As it turned out, Hingham men and women played significant roles in the run up to the Revolution and beyond — the Boston Tea Party, the trial of the British soldiers after the Boston Massacre, Lexington and Concord, Bunker Hill, Saratoga, the crossing of the Delaware, the Battles of Trenton, Princeton, and Brandywine, and the siege and surrender at Yorktown.

“We are fortunate to have a surprisingly rich array of firsthand accounts of what those people saw, did, and experienced — all of them vivid, some of them amusing, and many of them moving,” Conroy said.

A significant figure in the book, Samuel Sprague, was one of six Hingham-born men who participated in the Boston Tea Party. Photographed at 90 in 1844, he was thought to be the incident’s last survivor. Apprenticed to a Boston mason when the tea went over side, he was surprised to find his master joining in the fun and later wrote that “neither of us ever afterwards alluded to our share in the proceedings.”

Residents provided material for book

Hingham residents Michael Studley and Phil Shute provided material for the book. Studley’s ancestor Lt. Thomas Burr fought in New York under Major General Benjamin Lincoln and lent Conroy a copy of his diary.

Shute is a descendant of Dr. Daniel Shute Jr., Alexander Hamilton’s battalion surgeon at Yorktown. “He too kept a diary, a handwritten book of medicinal recipes, and account books,” Conroy explained. “Phil and Jane Shute were kind enough to share the originals. By the time I gave them back intact, with a certain sense of relief, I felt as if I knew him.”

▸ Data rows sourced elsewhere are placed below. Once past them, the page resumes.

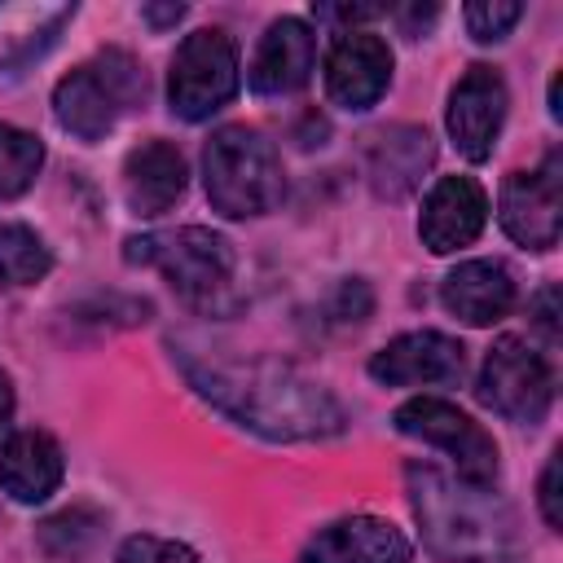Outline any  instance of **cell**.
Returning a JSON list of instances; mask_svg holds the SVG:
<instances>
[{
	"mask_svg": "<svg viewBox=\"0 0 563 563\" xmlns=\"http://www.w3.org/2000/svg\"><path fill=\"white\" fill-rule=\"evenodd\" d=\"M172 361L189 378V387L211 400L220 413H229L238 427L264 435V440H330L347 427L343 405L303 369L277 356H238L220 352L194 339H167Z\"/></svg>",
	"mask_w": 563,
	"mask_h": 563,
	"instance_id": "obj_1",
	"label": "cell"
},
{
	"mask_svg": "<svg viewBox=\"0 0 563 563\" xmlns=\"http://www.w3.org/2000/svg\"><path fill=\"white\" fill-rule=\"evenodd\" d=\"M405 488L431 554L449 563H523L528 559L519 515L497 488H475L457 475H444L431 462H409Z\"/></svg>",
	"mask_w": 563,
	"mask_h": 563,
	"instance_id": "obj_2",
	"label": "cell"
},
{
	"mask_svg": "<svg viewBox=\"0 0 563 563\" xmlns=\"http://www.w3.org/2000/svg\"><path fill=\"white\" fill-rule=\"evenodd\" d=\"M202 185L207 202L229 220L268 216L286 198L282 154L264 132L229 123L202 145Z\"/></svg>",
	"mask_w": 563,
	"mask_h": 563,
	"instance_id": "obj_3",
	"label": "cell"
},
{
	"mask_svg": "<svg viewBox=\"0 0 563 563\" xmlns=\"http://www.w3.org/2000/svg\"><path fill=\"white\" fill-rule=\"evenodd\" d=\"M123 260L141 264V268H158L167 277V286L189 308H216L229 295L233 273H238L233 242L224 233H216V229H202V224L128 238L123 242Z\"/></svg>",
	"mask_w": 563,
	"mask_h": 563,
	"instance_id": "obj_4",
	"label": "cell"
},
{
	"mask_svg": "<svg viewBox=\"0 0 563 563\" xmlns=\"http://www.w3.org/2000/svg\"><path fill=\"white\" fill-rule=\"evenodd\" d=\"M145 92H150V84H145L141 62L123 48H106L92 62H84L57 79L53 119L62 123V132L92 145L119 123V114L145 106Z\"/></svg>",
	"mask_w": 563,
	"mask_h": 563,
	"instance_id": "obj_5",
	"label": "cell"
},
{
	"mask_svg": "<svg viewBox=\"0 0 563 563\" xmlns=\"http://www.w3.org/2000/svg\"><path fill=\"white\" fill-rule=\"evenodd\" d=\"M238 44L220 26H202L180 40L167 70V110L185 123H202L238 97Z\"/></svg>",
	"mask_w": 563,
	"mask_h": 563,
	"instance_id": "obj_6",
	"label": "cell"
},
{
	"mask_svg": "<svg viewBox=\"0 0 563 563\" xmlns=\"http://www.w3.org/2000/svg\"><path fill=\"white\" fill-rule=\"evenodd\" d=\"M475 396L497 418L519 422V427H537L550 413V400H554V369L528 339L501 334L488 347L484 365H479Z\"/></svg>",
	"mask_w": 563,
	"mask_h": 563,
	"instance_id": "obj_7",
	"label": "cell"
},
{
	"mask_svg": "<svg viewBox=\"0 0 563 563\" xmlns=\"http://www.w3.org/2000/svg\"><path fill=\"white\" fill-rule=\"evenodd\" d=\"M400 435L427 440L435 449H444L457 466V479L475 484V488H493L501 475V457H497V440L457 405L435 400V396H413L391 413Z\"/></svg>",
	"mask_w": 563,
	"mask_h": 563,
	"instance_id": "obj_8",
	"label": "cell"
},
{
	"mask_svg": "<svg viewBox=\"0 0 563 563\" xmlns=\"http://www.w3.org/2000/svg\"><path fill=\"white\" fill-rule=\"evenodd\" d=\"M497 220L523 251H550L563 224V158L550 150L532 172H510L497 198Z\"/></svg>",
	"mask_w": 563,
	"mask_h": 563,
	"instance_id": "obj_9",
	"label": "cell"
},
{
	"mask_svg": "<svg viewBox=\"0 0 563 563\" xmlns=\"http://www.w3.org/2000/svg\"><path fill=\"white\" fill-rule=\"evenodd\" d=\"M506 106H510V92H506L501 70H493V66H471L453 84L449 106H444V128H449L453 150L466 163L493 158V145L506 123Z\"/></svg>",
	"mask_w": 563,
	"mask_h": 563,
	"instance_id": "obj_10",
	"label": "cell"
},
{
	"mask_svg": "<svg viewBox=\"0 0 563 563\" xmlns=\"http://www.w3.org/2000/svg\"><path fill=\"white\" fill-rule=\"evenodd\" d=\"M466 374V347L440 330H409L369 356V378L383 387H453Z\"/></svg>",
	"mask_w": 563,
	"mask_h": 563,
	"instance_id": "obj_11",
	"label": "cell"
},
{
	"mask_svg": "<svg viewBox=\"0 0 563 563\" xmlns=\"http://www.w3.org/2000/svg\"><path fill=\"white\" fill-rule=\"evenodd\" d=\"M391 84V48L383 35L347 26L325 53V92L334 106L361 114L383 101Z\"/></svg>",
	"mask_w": 563,
	"mask_h": 563,
	"instance_id": "obj_12",
	"label": "cell"
},
{
	"mask_svg": "<svg viewBox=\"0 0 563 563\" xmlns=\"http://www.w3.org/2000/svg\"><path fill=\"white\" fill-rule=\"evenodd\" d=\"M488 224V194L475 176H440L418 216V238L431 255H449L471 246Z\"/></svg>",
	"mask_w": 563,
	"mask_h": 563,
	"instance_id": "obj_13",
	"label": "cell"
},
{
	"mask_svg": "<svg viewBox=\"0 0 563 563\" xmlns=\"http://www.w3.org/2000/svg\"><path fill=\"white\" fill-rule=\"evenodd\" d=\"M435 163V141L427 128L418 123H396V128H383L378 136H369L365 145V180L378 198L387 202H400L409 198L422 176L431 172Z\"/></svg>",
	"mask_w": 563,
	"mask_h": 563,
	"instance_id": "obj_14",
	"label": "cell"
},
{
	"mask_svg": "<svg viewBox=\"0 0 563 563\" xmlns=\"http://www.w3.org/2000/svg\"><path fill=\"white\" fill-rule=\"evenodd\" d=\"M303 563H413V545L391 519L378 515H347L303 545Z\"/></svg>",
	"mask_w": 563,
	"mask_h": 563,
	"instance_id": "obj_15",
	"label": "cell"
},
{
	"mask_svg": "<svg viewBox=\"0 0 563 563\" xmlns=\"http://www.w3.org/2000/svg\"><path fill=\"white\" fill-rule=\"evenodd\" d=\"M75 0H9L0 4V75H18L40 62L57 35L75 22Z\"/></svg>",
	"mask_w": 563,
	"mask_h": 563,
	"instance_id": "obj_16",
	"label": "cell"
},
{
	"mask_svg": "<svg viewBox=\"0 0 563 563\" xmlns=\"http://www.w3.org/2000/svg\"><path fill=\"white\" fill-rule=\"evenodd\" d=\"M312 62H317V40L312 31L299 22V18H277L264 35H260V48L251 57V70H246V84L251 92L260 97H286V92H299L312 75Z\"/></svg>",
	"mask_w": 563,
	"mask_h": 563,
	"instance_id": "obj_17",
	"label": "cell"
},
{
	"mask_svg": "<svg viewBox=\"0 0 563 563\" xmlns=\"http://www.w3.org/2000/svg\"><path fill=\"white\" fill-rule=\"evenodd\" d=\"M185 185H189L185 154L172 141H163V136L141 141L123 158V198H128V207L136 216H163V211H172L185 198Z\"/></svg>",
	"mask_w": 563,
	"mask_h": 563,
	"instance_id": "obj_18",
	"label": "cell"
},
{
	"mask_svg": "<svg viewBox=\"0 0 563 563\" xmlns=\"http://www.w3.org/2000/svg\"><path fill=\"white\" fill-rule=\"evenodd\" d=\"M66 475V457H62V444L48 435V431H13L4 444H0V488L22 501V506H40L57 493Z\"/></svg>",
	"mask_w": 563,
	"mask_h": 563,
	"instance_id": "obj_19",
	"label": "cell"
},
{
	"mask_svg": "<svg viewBox=\"0 0 563 563\" xmlns=\"http://www.w3.org/2000/svg\"><path fill=\"white\" fill-rule=\"evenodd\" d=\"M440 303L462 325H493L515 308V277L497 260H466L440 282Z\"/></svg>",
	"mask_w": 563,
	"mask_h": 563,
	"instance_id": "obj_20",
	"label": "cell"
},
{
	"mask_svg": "<svg viewBox=\"0 0 563 563\" xmlns=\"http://www.w3.org/2000/svg\"><path fill=\"white\" fill-rule=\"evenodd\" d=\"M53 268V251L31 224H0V286H35Z\"/></svg>",
	"mask_w": 563,
	"mask_h": 563,
	"instance_id": "obj_21",
	"label": "cell"
},
{
	"mask_svg": "<svg viewBox=\"0 0 563 563\" xmlns=\"http://www.w3.org/2000/svg\"><path fill=\"white\" fill-rule=\"evenodd\" d=\"M44 167V141L26 128L0 123V207L22 198Z\"/></svg>",
	"mask_w": 563,
	"mask_h": 563,
	"instance_id": "obj_22",
	"label": "cell"
},
{
	"mask_svg": "<svg viewBox=\"0 0 563 563\" xmlns=\"http://www.w3.org/2000/svg\"><path fill=\"white\" fill-rule=\"evenodd\" d=\"M97 532H101V515L75 506V510H62V515L40 523V545L57 559H75L97 541Z\"/></svg>",
	"mask_w": 563,
	"mask_h": 563,
	"instance_id": "obj_23",
	"label": "cell"
},
{
	"mask_svg": "<svg viewBox=\"0 0 563 563\" xmlns=\"http://www.w3.org/2000/svg\"><path fill=\"white\" fill-rule=\"evenodd\" d=\"M519 18H523V4H515V0H484V4H466L462 9V22H466L471 40H479V44L506 40Z\"/></svg>",
	"mask_w": 563,
	"mask_h": 563,
	"instance_id": "obj_24",
	"label": "cell"
},
{
	"mask_svg": "<svg viewBox=\"0 0 563 563\" xmlns=\"http://www.w3.org/2000/svg\"><path fill=\"white\" fill-rule=\"evenodd\" d=\"M114 563H202L198 550H189L185 541H167V537H150V532H136L119 545Z\"/></svg>",
	"mask_w": 563,
	"mask_h": 563,
	"instance_id": "obj_25",
	"label": "cell"
},
{
	"mask_svg": "<svg viewBox=\"0 0 563 563\" xmlns=\"http://www.w3.org/2000/svg\"><path fill=\"white\" fill-rule=\"evenodd\" d=\"M563 453H550V462H545V471H541V484H537V506H541V519L559 532L563 528V506H559V462Z\"/></svg>",
	"mask_w": 563,
	"mask_h": 563,
	"instance_id": "obj_26",
	"label": "cell"
},
{
	"mask_svg": "<svg viewBox=\"0 0 563 563\" xmlns=\"http://www.w3.org/2000/svg\"><path fill=\"white\" fill-rule=\"evenodd\" d=\"M532 325L545 334V343H559V286H541V295L532 299Z\"/></svg>",
	"mask_w": 563,
	"mask_h": 563,
	"instance_id": "obj_27",
	"label": "cell"
},
{
	"mask_svg": "<svg viewBox=\"0 0 563 563\" xmlns=\"http://www.w3.org/2000/svg\"><path fill=\"white\" fill-rule=\"evenodd\" d=\"M141 18H145L150 26H176V22L185 18V4H145Z\"/></svg>",
	"mask_w": 563,
	"mask_h": 563,
	"instance_id": "obj_28",
	"label": "cell"
},
{
	"mask_svg": "<svg viewBox=\"0 0 563 563\" xmlns=\"http://www.w3.org/2000/svg\"><path fill=\"white\" fill-rule=\"evenodd\" d=\"M9 418H13V383H9V374L0 369V431L9 427Z\"/></svg>",
	"mask_w": 563,
	"mask_h": 563,
	"instance_id": "obj_29",
	"label": "cell"
}]
</instances>
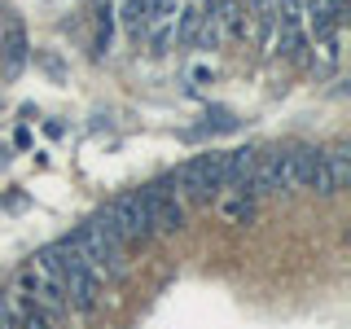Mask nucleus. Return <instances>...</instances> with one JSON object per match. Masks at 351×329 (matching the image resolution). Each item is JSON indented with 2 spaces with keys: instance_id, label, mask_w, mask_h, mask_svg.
Masks as SVG:
<instances>
[{
  "instance_id": "obj_1",
  "label": "nucleus",
  "mask_w": 351,
  "mask_h": 329,
  "mask_svg": "<svg viewBox=\"0 0 351 329\" xmlns=\"http://www.w3.org/2000/svg\"><path fill=\"white\" fill-rule=\"evenodd\" d=\"M180 197H219L224 193V149H211V154H193L189 162H180L171 175H162Z\"/></svg>"
},
{
  "instance_id": "obj_2",
  "label": "nucleus",
  "mask_w": 351,
  "mask_h": 329,
  "mask_svg": "<svg viewBox=\"0 0 351 329\" xmlns=\"http://www.w3.org/2000/svg\"><path fill=\"white\" fill-rule=\"evenodd\" d=\"M141 193V206H145V215H149V233L154 237H176L184 224H189V206H184V197L171 189L167 180H154L145 184V189H136Z\"/></svg>"
},
{
  "instance_id": "obj_3",
  "label": "nucleus",
  "mask_w": 351,
  "mask_h": 329,
  "mask_svg": "<svg viewBox=\"0 0 351 329\" xmlns=\"http://www.w3.org/2000/svg\"><path fill=\"white\" fill-rule=\"evenodd\" d=\"M106 219L110 228L119 233V241L123 246H136V241H149V215H145V206H141V193H119V197H110V202L97 211Z\"/></svg>"
},
{
  "instance_id": "obj_4",
  "label": "nucleus",
  "mask_w": 351,
  "mask_h": 329,
  "mask_svg": "<svg viewBox=\"0 0 351 329\" xmlns=\"http://www.w3.org/2000/svg\"><path fill=\"white\" fill-rule=\"evenodd\" d=\"M255 193H294V175L285 149H259L255 154V175H250V197Z\"/></svg>"
},
{
  "instance_id": "obj_5",
  "label": "nucleus",
  "mask_w": 351,
  "mask_h": 329,
  "mask_svg": "<svg viewBox=\"0 0 351 329\" xmlns=\"http://www.w3.org/2000/svg\"><path fill=\"white\" fill-rule=\"evenodd\" d=\"M285 158H290V175H294V189H312L321 197H334L325 184V167H321V149L312 145H294L285 149Z\"/></svg>"
},
{
  "instance_id": "obj_6",
  "label": "nucleus",
  "mask_w": 351,
  "mask_h": 329,
  "mask_svg": "<svg viewBox=\"0 0 351 329\" xmlns=\"http://www.w3.org/2000/svg\"><path fill=\"white\" fill-rule=\"evenodd\" d=\"M255 154L250 145L224 149V193H246L250 197V175H255Z\"/></svg>"
},
{
  "instance_id": "obj_7",
  "label": "nucleus",
  "mask_w": 351,
  "mask_h": 329,
  "mask_svg": "<svg viewBox=\"0 0 351 329\" xmlns=\"http://www.w3.org/2000/svg\"><path fill=\"white\" fill-rule=\"evenodd\" d=\"M27 53H31L27 31H22L18 18H9V27H5V80H18V75H22V66H27Z\"/></svg>"
},
{
  "instance_id": "obj_8",
  "label": "nucleus",
  "mask_w": 351,
  "mask_h": 329,
  "mask_svg": "<svg viewBox=\"0 0 351 329\" xmlns=\"http://www.w3.org/2000/svg\"><path fill=\"white\" fill-rule=\"evenodd\" d=\"M321 167H325V184H329V193H343V184L351 180V149H347V145L321 149Z\"/></svg>"
},
{
  "instance_id": "obj_9",
  "label": "nucleus",
  "mask_w": 351,
  "mask_h": 329,
  "mask_svg": "<svg viewBox=\"0 0 351 329\" xmlns=\"http://www.w3.org/2000/svg\"><path fill=\"white\" fill-rule=\"evenodd\" d=\"M272 49H277L285 62H303V53H307V31H303V22H277Z\"/></svg>"
},
{
  "instance_id": "obj_10",
  "label": "nucleus",
  "mask_w": 351,
  "mask_h": 329,
  "mask_svg": "<svg viewBox=\"0 0 351 329\" xmlns=\"http://www.w3.org/2000/svg\"><path fill=\"white\" fill-rule=\"evenodd\" d=\"M119 27L128 31V40H145L154 18H149V0H123V9H119Z\"/></svg>"
},
{
  "instance_id": "obj_11",
  "label": "nucleus",
  "mask_w": 351,
  "mask_h": 329,
  "mask_svg": "<svg viewBox=\"0 0 351 329\" xmlns=\"http://www.w3.org/2000/svg\"><path fill=\"white\" fill-rule=\"evenodd\" d=\"M202 5H184V9H176V49H193V40H197V27H202Z\"/></svg>"
},
{
  "instance_id": "obj_12",
  "label": "nucleus",
  "mask_w": 351,
  "mask_h": 329,
  "mask_svg": "<svg viewBox=\"0 0 351 329\" xmlns=\"http://www.w3.org/2000/svg\"><path fill=\"white\" fill-rule=\"evenodd\" d=\"M219 197H224L219 206H224V215L233 219V224H250V215H255V202H250L246 193H219Z\"/></svg>"
},
{
  "instance_id": "obj_13",
  "label": "nucleus",
  "mask_w": 351,
  "mask_h": 329,
  "mask_svg": "<svg viewBox=\"0 0 351 329\" xmlns=\"http://www.w3.org/2000/svg\"><path fill=\"white\" fill-rule=\"evenodd\" d=\"M145 44H149L154 53H171V49H176V22H171V18L154 22V27H149V36H145Z\"/></svg>"
}]
</instances>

Conroy was “deeply moved by the sacrifices the people of this town endured in the Revolutionary Era to save their rights and liberties, not only for themselves and their families but also for what they often called ‘our progeny,’” Conroy shared. “Now it’s up to us to preserve what they saved for ours. I don’t think I’ll ever walk or drive through Hingham again without thinking about the remarkable men and women who lived here. To get to know and begin to understand them adds a new dimension to it all.”